◆ SHORT PROBLEM
Please return everything in the data from the line containing "Referring to" down to the very end, unchanged and with no other lines.

◆ INPUT DATA
====================

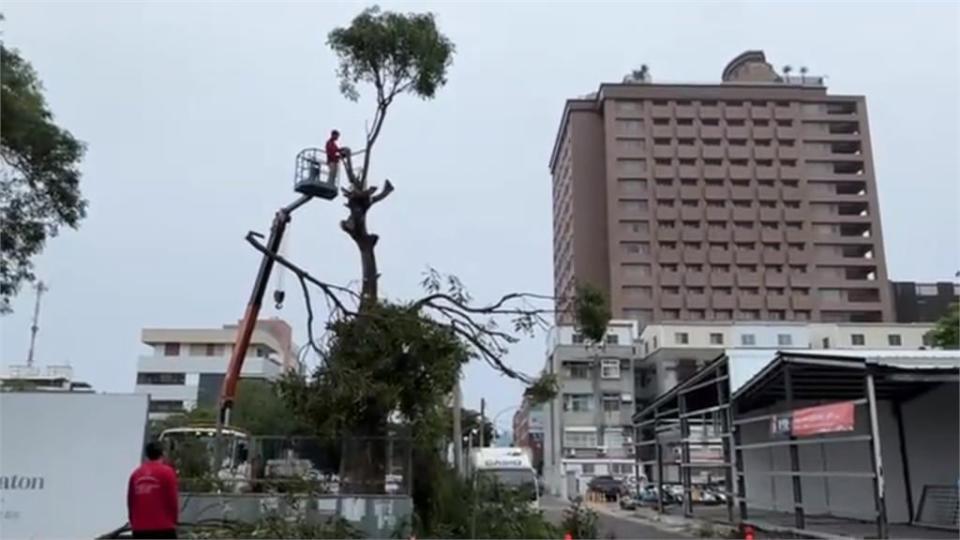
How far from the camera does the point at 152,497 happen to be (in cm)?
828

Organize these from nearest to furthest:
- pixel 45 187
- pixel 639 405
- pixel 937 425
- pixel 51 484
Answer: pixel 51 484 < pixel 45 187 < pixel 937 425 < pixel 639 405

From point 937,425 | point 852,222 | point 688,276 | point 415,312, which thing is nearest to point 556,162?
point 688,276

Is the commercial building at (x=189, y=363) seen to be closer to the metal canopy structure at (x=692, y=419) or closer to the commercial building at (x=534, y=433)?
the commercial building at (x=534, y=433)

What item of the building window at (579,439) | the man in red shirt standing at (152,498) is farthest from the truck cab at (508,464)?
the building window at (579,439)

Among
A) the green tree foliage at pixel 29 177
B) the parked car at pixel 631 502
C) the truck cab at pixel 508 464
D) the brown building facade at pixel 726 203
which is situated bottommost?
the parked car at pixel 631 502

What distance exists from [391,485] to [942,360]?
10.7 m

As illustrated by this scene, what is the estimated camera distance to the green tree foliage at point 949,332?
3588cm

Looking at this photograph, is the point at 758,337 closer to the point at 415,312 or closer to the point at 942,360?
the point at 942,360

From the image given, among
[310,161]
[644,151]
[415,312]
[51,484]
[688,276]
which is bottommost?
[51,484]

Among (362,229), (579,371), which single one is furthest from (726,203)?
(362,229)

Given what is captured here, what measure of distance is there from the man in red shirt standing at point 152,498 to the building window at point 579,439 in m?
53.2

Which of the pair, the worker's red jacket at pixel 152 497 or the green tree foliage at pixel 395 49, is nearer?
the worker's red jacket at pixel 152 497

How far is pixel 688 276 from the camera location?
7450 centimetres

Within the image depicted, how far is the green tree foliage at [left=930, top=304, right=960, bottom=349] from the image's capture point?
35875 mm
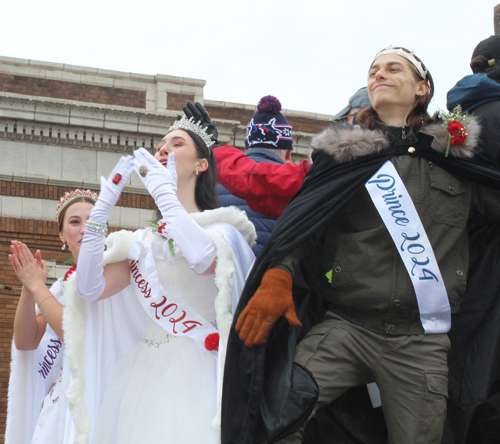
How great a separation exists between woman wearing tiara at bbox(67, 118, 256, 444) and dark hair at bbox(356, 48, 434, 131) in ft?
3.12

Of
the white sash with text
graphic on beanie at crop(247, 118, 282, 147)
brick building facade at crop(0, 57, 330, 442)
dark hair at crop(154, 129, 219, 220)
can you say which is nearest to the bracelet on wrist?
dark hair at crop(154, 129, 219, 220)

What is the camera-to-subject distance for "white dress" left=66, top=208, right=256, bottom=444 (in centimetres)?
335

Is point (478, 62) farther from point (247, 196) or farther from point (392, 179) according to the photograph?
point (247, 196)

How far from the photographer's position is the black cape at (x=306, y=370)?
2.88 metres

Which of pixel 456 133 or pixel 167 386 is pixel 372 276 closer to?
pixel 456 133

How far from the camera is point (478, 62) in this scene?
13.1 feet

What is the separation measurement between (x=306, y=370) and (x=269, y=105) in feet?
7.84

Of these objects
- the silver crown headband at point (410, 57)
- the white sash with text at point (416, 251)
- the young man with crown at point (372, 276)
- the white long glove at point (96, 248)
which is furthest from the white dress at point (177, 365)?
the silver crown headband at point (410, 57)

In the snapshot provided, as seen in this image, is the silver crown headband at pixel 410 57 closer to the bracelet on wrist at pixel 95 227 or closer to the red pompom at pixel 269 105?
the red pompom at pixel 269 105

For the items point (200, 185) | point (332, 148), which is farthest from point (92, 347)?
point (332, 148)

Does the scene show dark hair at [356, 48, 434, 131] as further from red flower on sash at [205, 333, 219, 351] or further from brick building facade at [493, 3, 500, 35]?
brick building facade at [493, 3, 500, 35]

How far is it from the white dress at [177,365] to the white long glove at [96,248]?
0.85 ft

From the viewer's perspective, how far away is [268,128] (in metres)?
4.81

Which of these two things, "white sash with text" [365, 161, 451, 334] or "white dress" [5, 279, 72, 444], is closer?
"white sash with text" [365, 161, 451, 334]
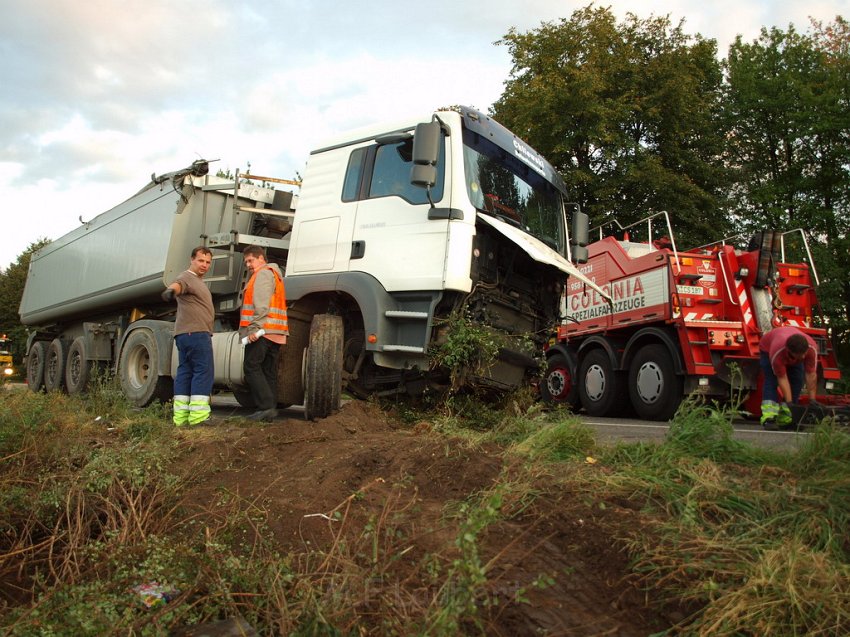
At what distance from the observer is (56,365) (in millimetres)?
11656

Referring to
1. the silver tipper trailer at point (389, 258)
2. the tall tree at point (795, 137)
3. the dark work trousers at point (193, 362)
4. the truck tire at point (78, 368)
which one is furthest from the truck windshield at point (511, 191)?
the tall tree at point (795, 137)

====================

◆ EXERCISE ANSWER
Referring to
1. the silver tipper trailer at point (389, 258)
2. the tall tree at point (795, 137)
3. the dark work trousers at point (193, 362)
4. the truck tire at point (78, 368)
which one is furthest from the truck windshield at point (511, 191)?
the tall tree at point (795, 137)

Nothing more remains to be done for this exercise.